Os acontecimentos dos últimos dias aqui na Bahia deram origem a muitos debates, discussões e acusações. Não pretendo fazer um julgamento dos fatos; apresento, simplesmente, elementos que nos possibilitem tirar lições do que vivenciamos.

Uma das primeiras lições que tirei destes dias conturbados diz respeito à necessidade de desarmarmos o coração. Como escrevi na Nota sobre a paralisação dos Policiais Militares: "O que exige um desarmamento total, e não só dos corações, é o bem comum, é o bem da sociedade baiana. Nestes meus dez meses de Bahia, descobri que o povo baiano é acolhedor, é trabalhador e festivo; é um povo pacífico por natureza" (07.02.12). O povo desta terra merece o melhor de nossos esforços e de nossa dedicação, pois deseja paz, precisa de paz e tem o direito de ter paz.
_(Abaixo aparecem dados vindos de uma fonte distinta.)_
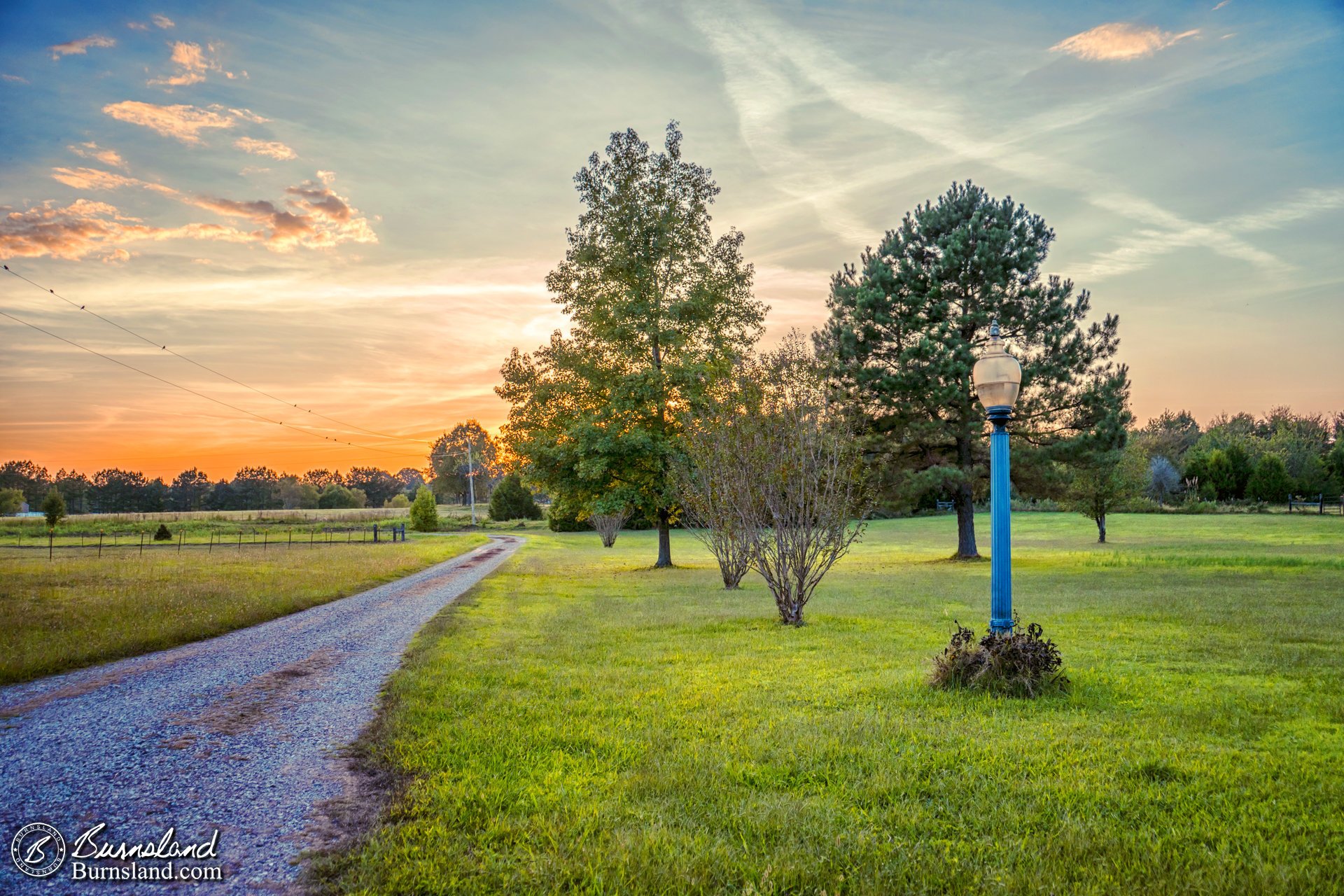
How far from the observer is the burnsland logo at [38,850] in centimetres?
336

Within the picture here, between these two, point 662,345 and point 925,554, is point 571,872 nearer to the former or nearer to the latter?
point 662,345

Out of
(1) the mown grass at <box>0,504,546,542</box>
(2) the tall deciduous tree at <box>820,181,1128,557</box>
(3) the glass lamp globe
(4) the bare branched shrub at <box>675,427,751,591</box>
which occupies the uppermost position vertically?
(2) the tall deciduous tree at <box>820,181,1128,557</box>

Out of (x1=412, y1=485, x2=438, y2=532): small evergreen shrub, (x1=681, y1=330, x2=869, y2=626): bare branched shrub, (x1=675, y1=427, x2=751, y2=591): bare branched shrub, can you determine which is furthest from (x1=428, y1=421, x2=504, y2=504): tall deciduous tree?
(x1=681, y1=330, x2=869, y2=626): bare branched shrub

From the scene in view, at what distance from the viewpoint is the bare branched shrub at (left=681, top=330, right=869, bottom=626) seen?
11.1m

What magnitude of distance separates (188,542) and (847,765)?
43724 millimetres

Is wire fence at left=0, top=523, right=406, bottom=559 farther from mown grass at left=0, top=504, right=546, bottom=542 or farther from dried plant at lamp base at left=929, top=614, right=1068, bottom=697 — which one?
dried plant at lamp base at left=929, top=614, right=1068, bottom=697

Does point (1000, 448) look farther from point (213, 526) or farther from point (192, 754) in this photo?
point (213, 526)

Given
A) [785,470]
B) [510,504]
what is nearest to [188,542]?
[510,504]

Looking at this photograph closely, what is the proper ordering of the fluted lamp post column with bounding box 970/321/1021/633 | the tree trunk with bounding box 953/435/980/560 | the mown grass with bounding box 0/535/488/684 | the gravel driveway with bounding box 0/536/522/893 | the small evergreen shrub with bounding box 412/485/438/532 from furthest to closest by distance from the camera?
the small evergreen shrub with bounding box 412/485/438/532 < the tree trunk with bounding box 953/435/980/560 < the mown grass with bounding box 0/535/488/684 < the fluted lamp post column with bounding box 970/321/1021/633 < the gravel driveway with bounding box 0/536/522/893

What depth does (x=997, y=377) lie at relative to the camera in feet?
22.7

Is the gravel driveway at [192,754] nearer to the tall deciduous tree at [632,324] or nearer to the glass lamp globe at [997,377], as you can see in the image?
the glass lamp globe at [997,377]

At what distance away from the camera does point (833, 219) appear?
59.2 feet

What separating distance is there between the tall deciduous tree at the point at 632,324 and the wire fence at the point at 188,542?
1595 centimetres

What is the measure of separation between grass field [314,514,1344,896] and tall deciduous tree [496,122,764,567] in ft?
41.2
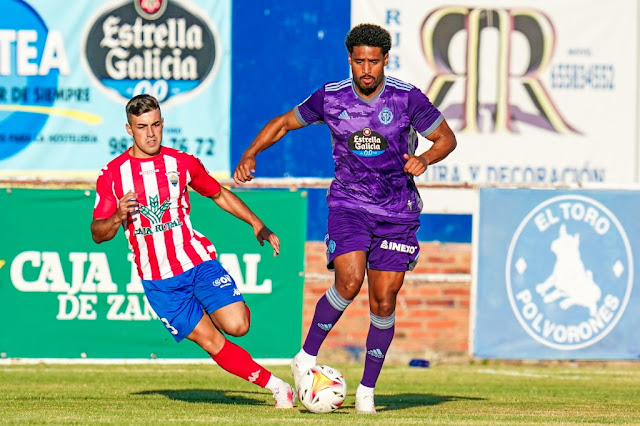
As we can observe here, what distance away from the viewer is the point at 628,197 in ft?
43.4

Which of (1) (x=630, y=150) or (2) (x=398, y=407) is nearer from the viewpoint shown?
(2) (x=398, y=407)

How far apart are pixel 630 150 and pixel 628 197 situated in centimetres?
191

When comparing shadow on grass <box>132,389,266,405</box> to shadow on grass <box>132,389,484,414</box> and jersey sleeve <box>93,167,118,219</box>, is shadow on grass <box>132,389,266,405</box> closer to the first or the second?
shadow on grass <box>132,389,484,414</box>

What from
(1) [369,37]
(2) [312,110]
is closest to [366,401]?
(2) [312,110]

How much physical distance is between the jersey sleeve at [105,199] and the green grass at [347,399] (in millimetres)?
1243

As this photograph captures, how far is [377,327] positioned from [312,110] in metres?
1.47

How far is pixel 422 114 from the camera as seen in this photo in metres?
8.94

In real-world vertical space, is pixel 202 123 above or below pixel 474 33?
below

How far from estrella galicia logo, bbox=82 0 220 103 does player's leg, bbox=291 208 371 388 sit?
5574 mm

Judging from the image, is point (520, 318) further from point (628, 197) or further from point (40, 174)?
point (40, 174)

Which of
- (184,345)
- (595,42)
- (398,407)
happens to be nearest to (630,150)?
(595,42)

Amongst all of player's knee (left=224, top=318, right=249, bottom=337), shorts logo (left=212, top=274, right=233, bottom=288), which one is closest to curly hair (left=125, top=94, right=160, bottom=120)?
shorts logo (left=212, top=274, right=233, bottom=288)

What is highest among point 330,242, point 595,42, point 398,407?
point 595,42

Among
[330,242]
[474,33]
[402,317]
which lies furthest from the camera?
[474,33]
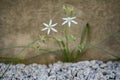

Uma vez que ela é um dom de Deus, devemos pedi-la; como é também fruto de nosso trabalho, devemos construí-la, incentivados pela observação de Jesus: "Felizes os que promovem a paz, porque serão chamados filhos de Deus (Mt 5,9)". Justamente por isso, na luta pela paz não há vencidos nem vencedores: há irmãos e irmãs que merecem o respeito de todos.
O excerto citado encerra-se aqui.